» **TO DO**
From the line containing "Restraint or Travel" through the last line of the entries below, transcribe each line exactly, excluding any picture.
-- Opening Marker --
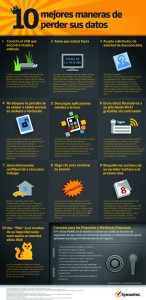 ES-SYM-10 ways Infograph -rev-D-2012-12-19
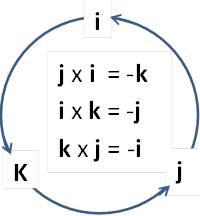 Description: Description: C:\My Site\subjects\Physics\Vector_quantities_files\image031.jpg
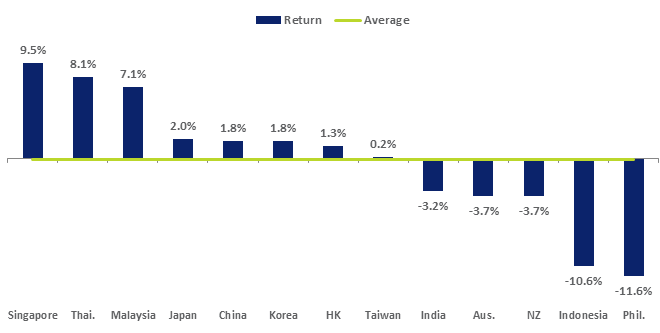The FTSE Singapore Index (with 32 constituents) generated a USD total return of 9.5%.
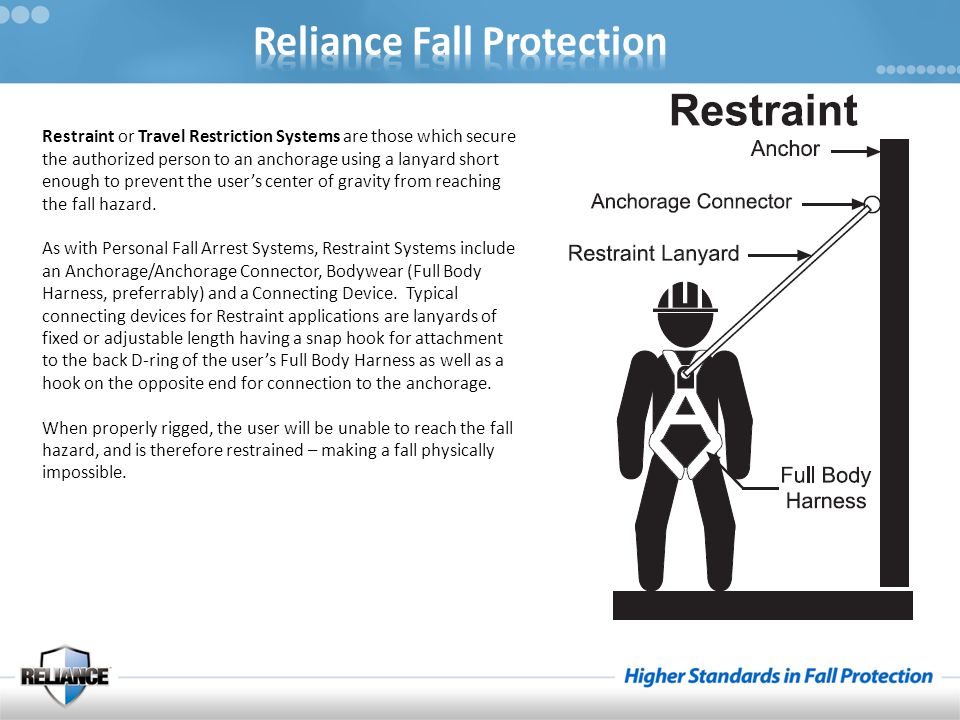 Restraint or Travel Restriction Systems are those which secure the authorized person to an anchorage using a lanyard short enough to prevent the user's center of gravity from reaching the fall hazard.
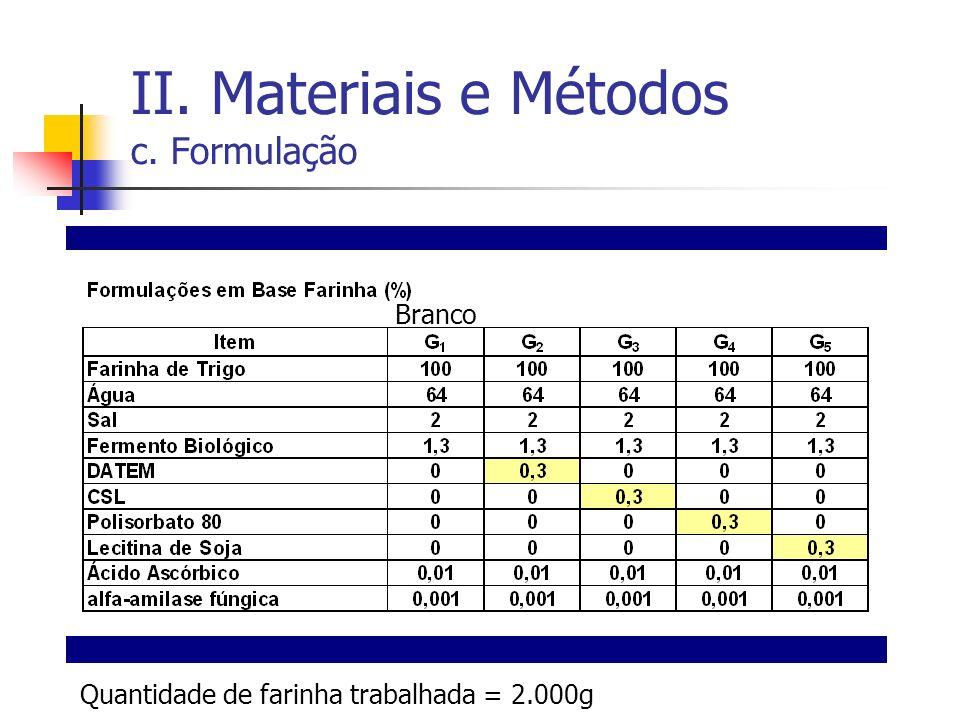 II. Materiais e Métodos c. Formulação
-- Closing Marker --
» **TASK RESPONSE**
 Restraint or Travel Restriction Systems are those which secure the authorized person to an anchorage using a lanyard short enough to prevent the user's center of gravity from reaching the fall hazard.
 II. Materiais e Métodos c. Formulação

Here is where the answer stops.